Department of Medicine, Division of Gastroenterology, Indiana University School of Medicine, Indianapolis, Indiana 46202, USA.
Clin Gastroenterol Hepatol. 2011 Mar;9(3):266-73; quiz e27. doi: 10.1016/j.cgh.2010.10.015. Epub 2010 Oct 26.
BACKGROUND & AIMS: Alcohol has been implicated in the development of chronic pancreatitis (CP) in 60%-90% of patients, although percentages in the United States are unknown. We investigated the epidemiology of alcohol-related CP at tertiary US referral centers.
We studied data from CP patients (n = 539) and controls (n = 695) enrolled in the North American Pancreatitis Study-2 from 2000 to 2006 at 20 US referral centers. CP was defined by definitive evidence from imaging or histologic analyses. Subjects and physicians each completed a study questionnaire. Using physician-assigned diagnoses, patients were assigned to an etiology group: alcohol (with/without other diagnoses), nonalcohol (any etiology of CP from other than alcohol), or idiopathic (no etiology identified).
The distribution of patients among etiology groups was: alcohol (44.5%), nonalcohol (26.9%), and idiopathic (28.6%). Physicians identified alcohol as the etiology more frequently in men (59.4% men vs 28.1% women), but nonalcohol (18% men vs 36.7% women) and idiopathic etiologies (22.6% men vs 35.2% women) more often in women (P < .01 for all comparisons). Nonalcohol etiologies were equally divided among obstructive, genetic, and other causes. Compared with controls, patients with idiopathic CP were more likely to have ever smoked (58.6% vs 49.7%, P < .05) or have a history of chronic renal disease or failure (5.2% vs 1.2%, P < .01). In multivariate analyses, smoking (ever, current, and amount) was independently associated with idiopathic CP.

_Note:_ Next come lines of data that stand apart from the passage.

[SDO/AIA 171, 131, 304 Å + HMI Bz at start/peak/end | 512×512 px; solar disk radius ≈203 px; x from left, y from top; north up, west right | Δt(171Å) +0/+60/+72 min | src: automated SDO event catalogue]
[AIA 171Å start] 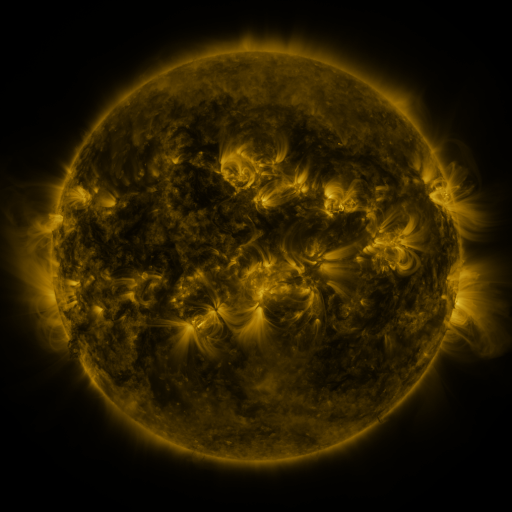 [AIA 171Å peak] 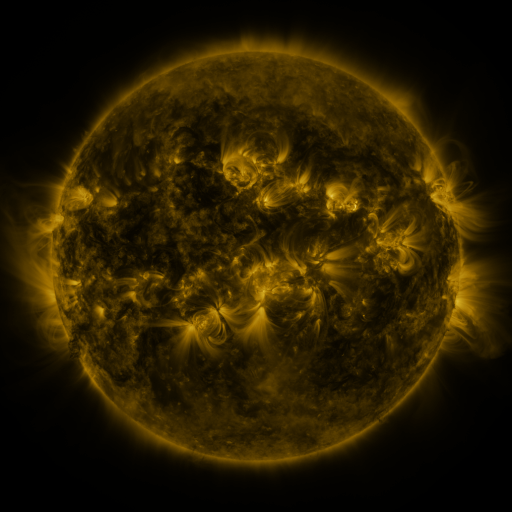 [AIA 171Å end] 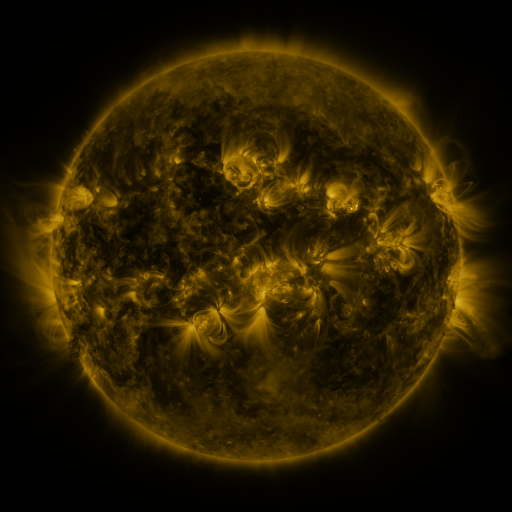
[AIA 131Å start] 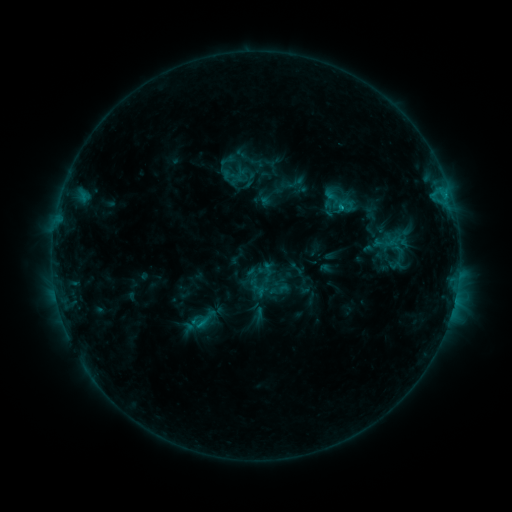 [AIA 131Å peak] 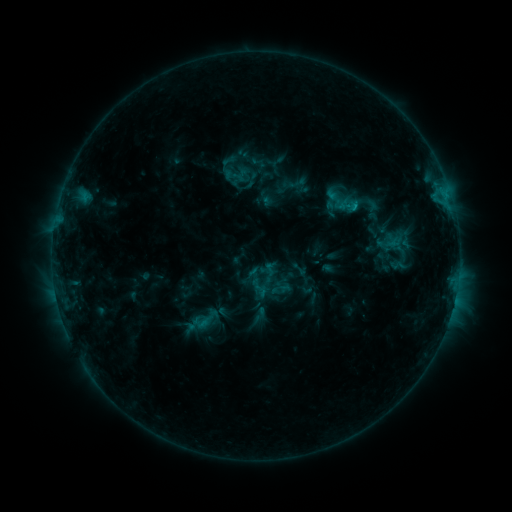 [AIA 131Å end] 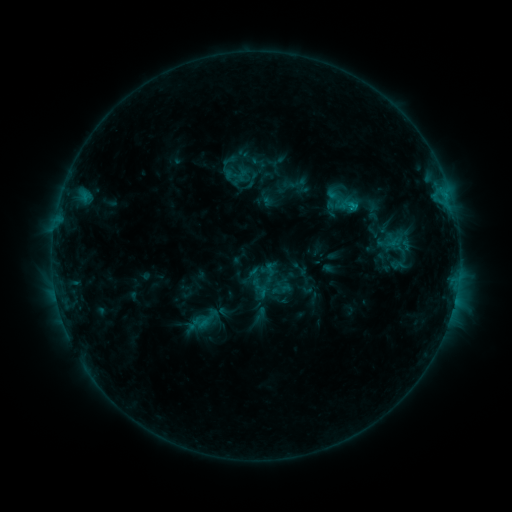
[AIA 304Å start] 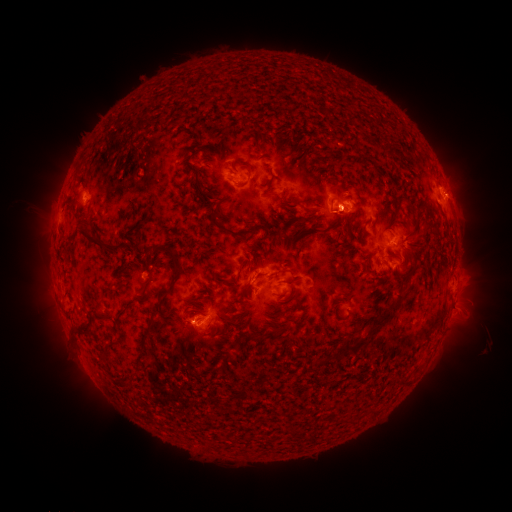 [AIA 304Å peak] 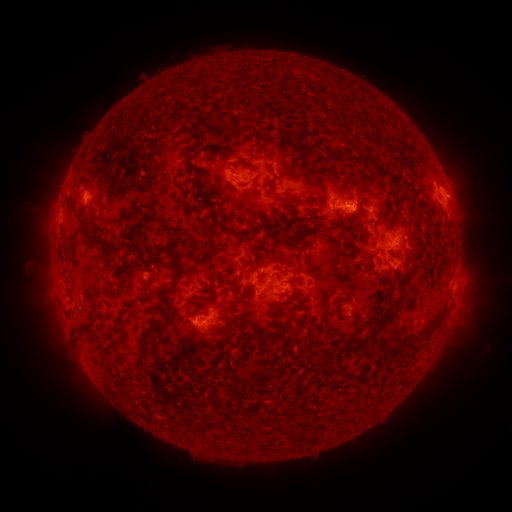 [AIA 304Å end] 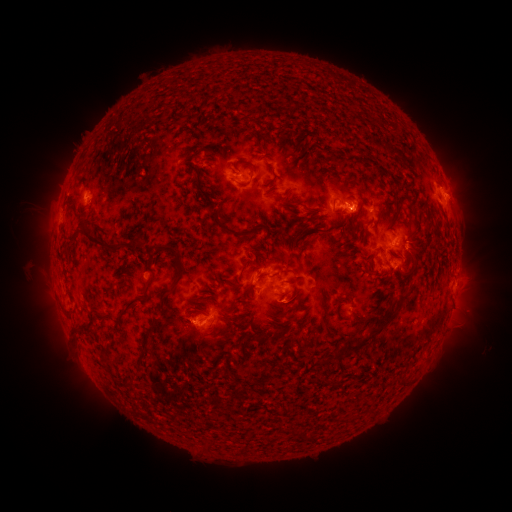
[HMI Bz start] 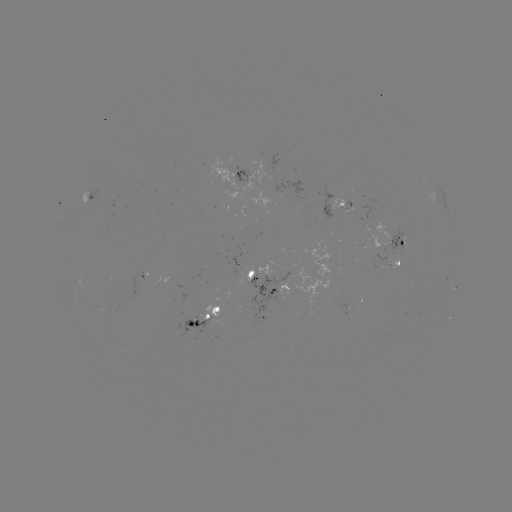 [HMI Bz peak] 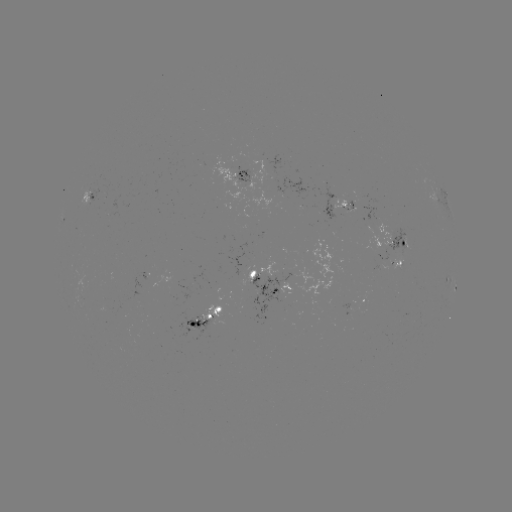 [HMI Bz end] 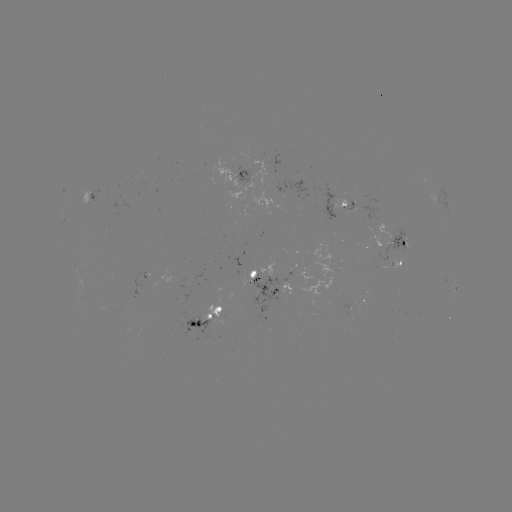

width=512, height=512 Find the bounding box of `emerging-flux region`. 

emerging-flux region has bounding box [238, 267, 255, 286].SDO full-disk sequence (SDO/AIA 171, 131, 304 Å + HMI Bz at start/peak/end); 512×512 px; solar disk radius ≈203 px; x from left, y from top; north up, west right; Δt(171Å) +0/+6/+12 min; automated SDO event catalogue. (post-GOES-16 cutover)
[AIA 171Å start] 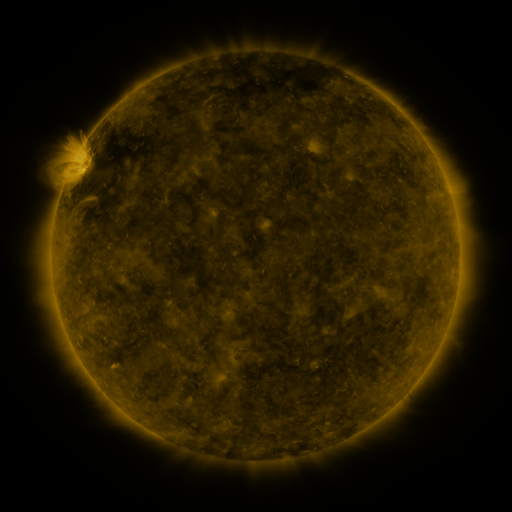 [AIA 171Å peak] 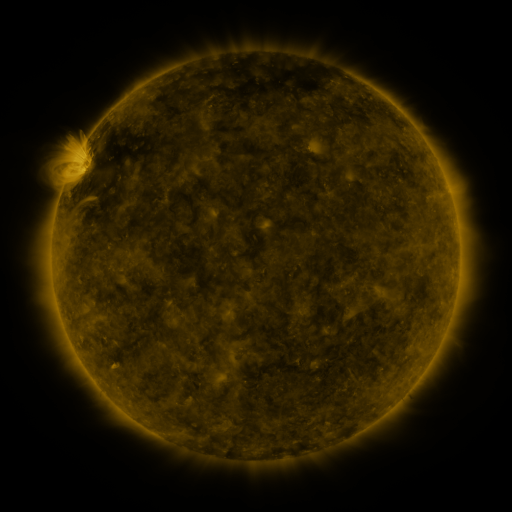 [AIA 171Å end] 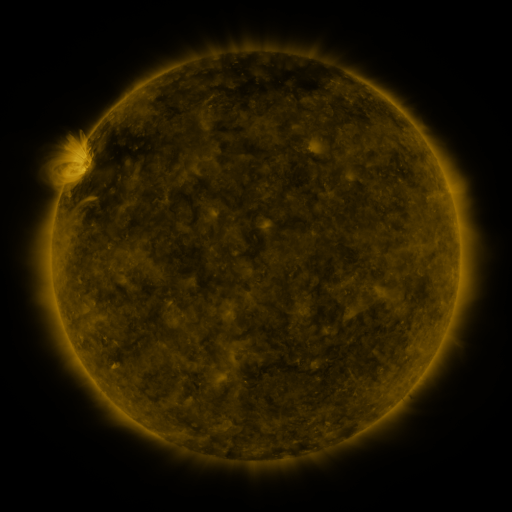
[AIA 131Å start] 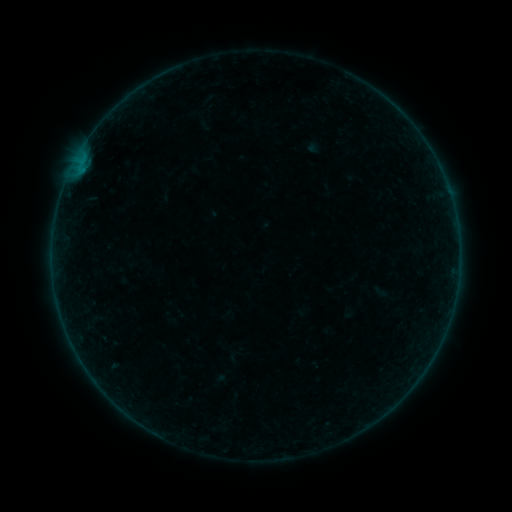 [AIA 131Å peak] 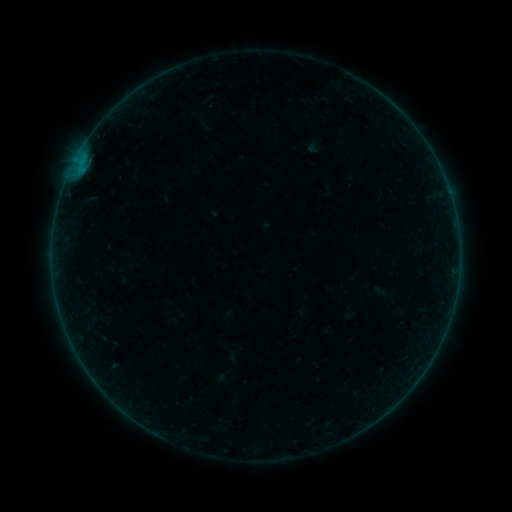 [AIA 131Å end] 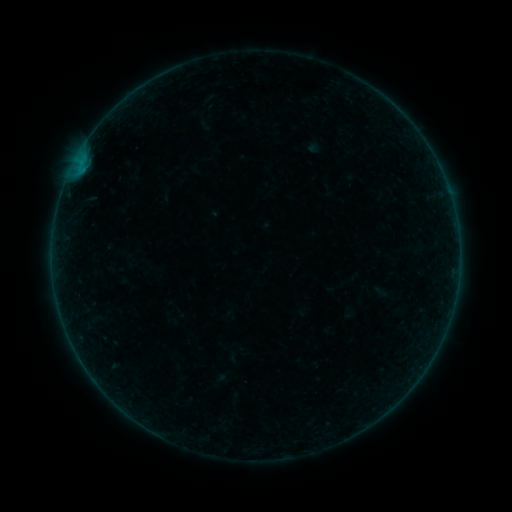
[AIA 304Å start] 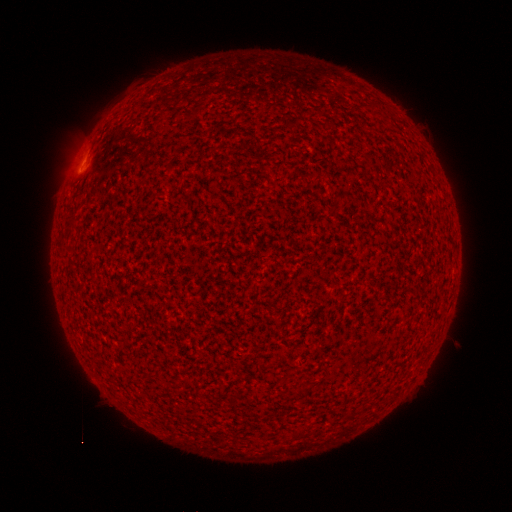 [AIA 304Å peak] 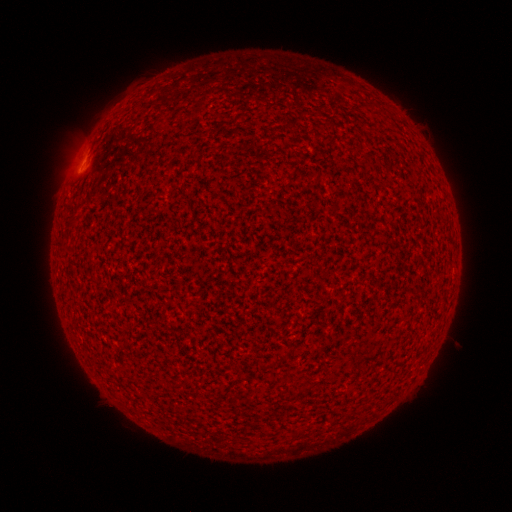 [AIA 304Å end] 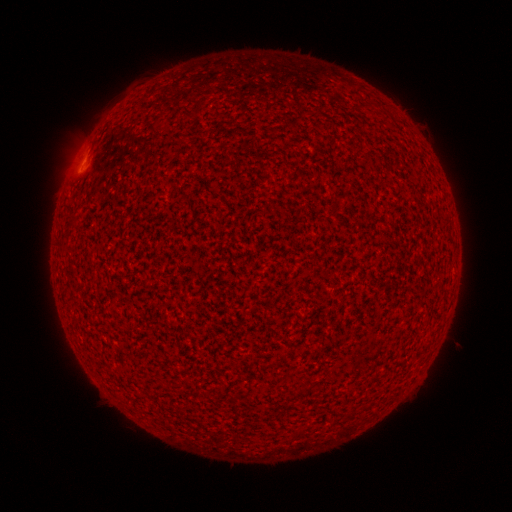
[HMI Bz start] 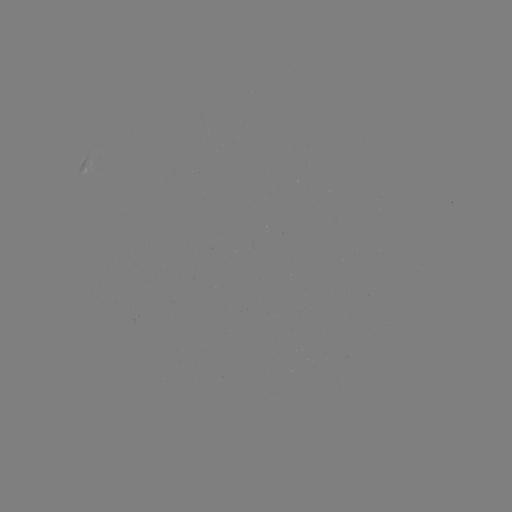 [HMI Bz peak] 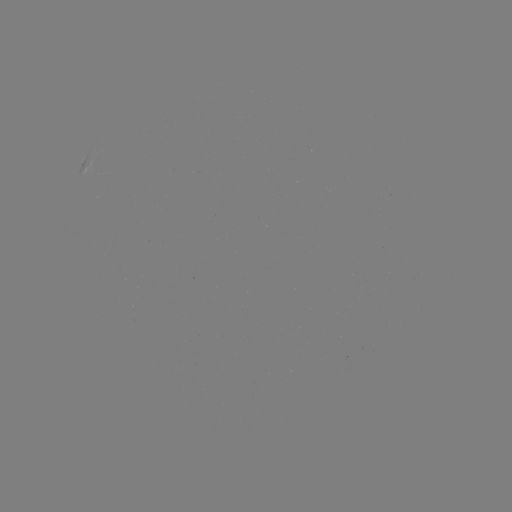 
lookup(A6.8 flare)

The frequency of alcohol-related CP at tertiary US referral centers is lower than expected. Idiopathic CP and nonalcohol etiologies represent a large subgroup, particularly among women. Smoking is an independent risk factor for idiopathic CP.
尽管在美国的具体比例尚不清楚,但在 60%-90%的患者中,酒精已被认为与慢性胰腺炎(CP)的发生有关。我们在美国的三级转诊中心调查了酒精相关性 CP 的流行病学情况。
我们研究了 2000 年至 2006 年期间在 20 家美国转诊中心参与北美胰腺炎研究-2 的 539 名 CP 患者和 695 名对照者的数据。CP 通过影像学或组织学分析的明确证据来定义。研究对象和医生均完成了研究问卷。根据医生的诊断,患者被分配到病因组:酒精(伴有/不伴有其他诊断)、非酒精(除酒精以外的任何 CP 病因)或特发性(未确定病因)。
病因组中患者的分布为:酒精(44.5%)、非酒精(26.9%)和特发性(28.6%)。医生更常将酒精作为男性(59.4%男性比 28.1%女性)的病因,但非酒精(18%男性比 36.7%女性)和特发性病因(22.6%男性比 35.2%女性)更常诊断为女性(所有比较均 P<.01)。非酒精性病因在梗阻性、遗传性和其他原因之间平分秋色。与对照组相比,特发性 CP 患者更有可能曾经吸烟(58.6%比 49.7%,P<.05)或有慢性肾病或衰竭病史(5.2%比 1.2%,P<.01)。在多变量分析中,吸烟(曾经、现在和数量)与特发性 CP 独立相关。
美国三级转诊中心酒精相关性 CP 的频率低于预期。特发性 CP 和非酒精性病因占很大比例,尤其是在女性中。吸烟是特发性 CP 的独立危险因素。